With Broadway’s seasonal winnowing of the herd well underway – only 29 shows running, with nine closing by the first weekend in September – it seems a good time to look back at what was, and what we know about what will be.
What we know is that in the last Broadway season, only eight new plays opened on Broadway, and only one of them is still running, Stephen Karam’s The Humans. Based on productions with firm opening dates and theatres for the coming season, there are only three new plays on tap so far, and even that’s generously allowing Andrew Upton’s The Present, based on Chekhov, into the group.
It’s not that Broadway will lack for plays, but they’re predominantly revivals, everything from The Little Foxes to The Cherry Orchard to August Wilson’s Jitney – these from our subsidised companies with Broadway homes. Commercially, we’ll see The Front Page, Les Liaisons Dangereuses and The Glass Menagerie.
That’s not to say that more new plays won’t find their way to Broadway, and surely more productions will be announced between now and early January, at which point the season is usually pretty well set. At this time last year, we didn’t yet know about Eclipsed or The Humans, which made quick trips from Off-Broadway to on. Off-Broadway’s institutional companies have a raft of new work on tap, any of which could catch fire and make the leap, as could a sudden UK hit, or even, though it’s increasingly rare, a play emerging from the array of regional companies around the US.
But the ongoing problem of how plays manage to hold a place on Broadway, especially if they don’t come with a true box office draw star attached, is certainly apparent from last season and the one to come. The risk of mounting new plays, sans stars, is now incompatible with Broadway, unless buoyed on a wave of critical acclaim and industry awards. Even Off-Broadway, subsidised producers are hedging their bets with stars such as Daniel Radcliffe at the Public Theater and Matthew Broderick at the Irish Rep this summer.

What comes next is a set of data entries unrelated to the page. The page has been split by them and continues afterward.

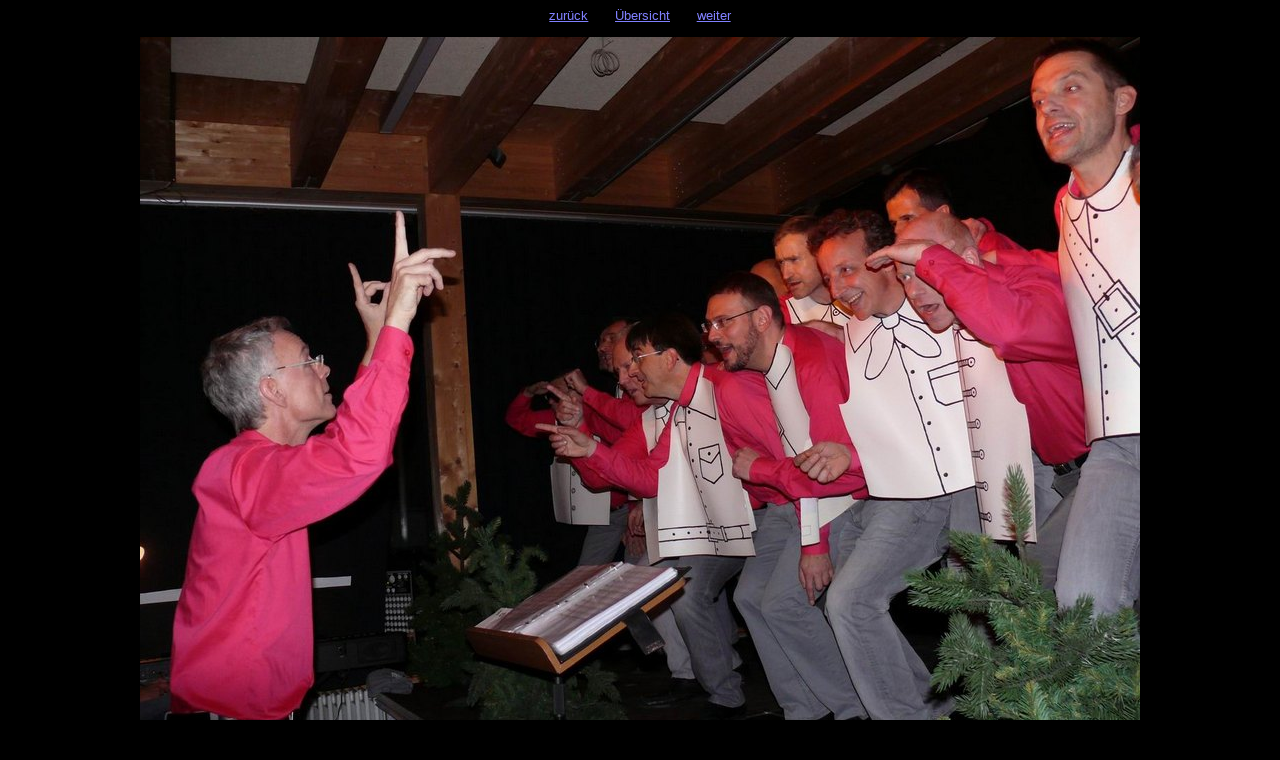

--- FILE ---
content_type: text/html
request_url: https://lauchaecker.de/bildergalerie/2014/20141205-kultur2/index-2014-12-05-21-35-36-alexjpg.htm
body_size: 643
content:
<!DOCTYPE HTML PUBLIC "-//W3C//DTD HTML 4.01 Transitional//EN" "http://www.w3.org/TR/html4/loose.dtd">
<!-- Diese Seite wurde mit BilderGalerie V. 2.6.1.1 (www.kuehnsoft.de) erstellt. -->
<html>
<head>
  <meta name="generator" content="Michael Kuehns BilderGalerie (www.kuehnsoft.de)">
  <meta http-equiv="content-type" content="text/html; charset=ISO-8859-1">
  <meta name="date" content="2015-04-03">
  <meta name="keywords" content="BilderGalerieMKSoftware">
  <link rel="stylesheet" type="text/css" href="index.css">
  <title>Konzert bei Kultur&sup2; - ROSA NOTE</title>
</head>
<body id="einzelbild">
<div id="navieinzelbild"><a href="index-2014-12-05-21-34-54-alexjpg.htm">zur&uuml;ck</a><a href="index.htm">&Uuml;bersicht</a><a href="index-2014-12-05-21-49-52-alexjpg.htm">weiter</a></div>
<div id="grossbild">
    <img src="gross/2014-12-05-21-35-36-alex.jpg" width="1000" height="750" alt="2014-12-05-21-35-36-alex.jpg" title="2014-12-05-21-35-36-alex.jpg  1000x750  148 KB">
</div>
<div class="beschr"><span class="gr">2014-12-05-21-35-36-alex<br><span class="kl">148&nbsp;KB 03.04.2015 1/160 sec F2,8 7,40 mm</span></span></div>

</body>
</html>
<!-- Diese Seite wurde mit BilderGalerie V. 2.6.1.1 (www.kuehnsoft.de) erstellt. -->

Musicals have no such problems. Indeed, at any given moment there seem to be more musicals circling Broadway hoping to secure a theatre than there are landing slots. These are largely new works, too, and the coming season will include stage adaptations of films, such as Amelie and Anastasia; transfers from London, including Charlie and the Chocolate Factory and Groundhog Day; and original pieces such as Come from Away and Dear Evan Hansen (both of which were first seen regionally). There is no dearth of new musicals, a far cry from 1994/95 when Sunset Boulevard and Smokey Joe’s Cafe, the latter a revue, were the only new musicals of the season. Even when many new musicals come and go quickly, losing $10 to $12 million each, there seem to be more waiting in the wings.
Are the successful, and even the unsuccessful, musicals driving plays away?
That’s not necessarily the case, since so many factors go into producing decisions. But it’s worth noting that The Color Purple – like Once before it – has made a good home of the intimate Jacobs Theatre, and while American Psycho’s run was short, it colonised the Gerald Schoenfeld Theatre, another smaller house more commonly used for plays. If musicals can be budgeted to work in smaller houses even more frequently, it’s likely they’ll proliferate there as well, since there seems to be so much less willingness to lose $4 million on a play and so much more financial upside to a hit musical.
Plays aren’t disappearing from Broadway any time soon, but the opportunities for new plays, at least from the current vantage point, seem to be on the wane. That’s a by-product of Broadway’s overall robust health, and perhaps the bounty of creative musical theatre talent, as well. But there’s no dearth of talented playwrights, either. Without the boost that being on Broadway can bring, in popular perception and in the media, will plays come to be seen by some as a truly separate form of theatre, if they can’t stand side by side with musicals everywhere theatre is found? Let’s hope that’s not where we’re headed.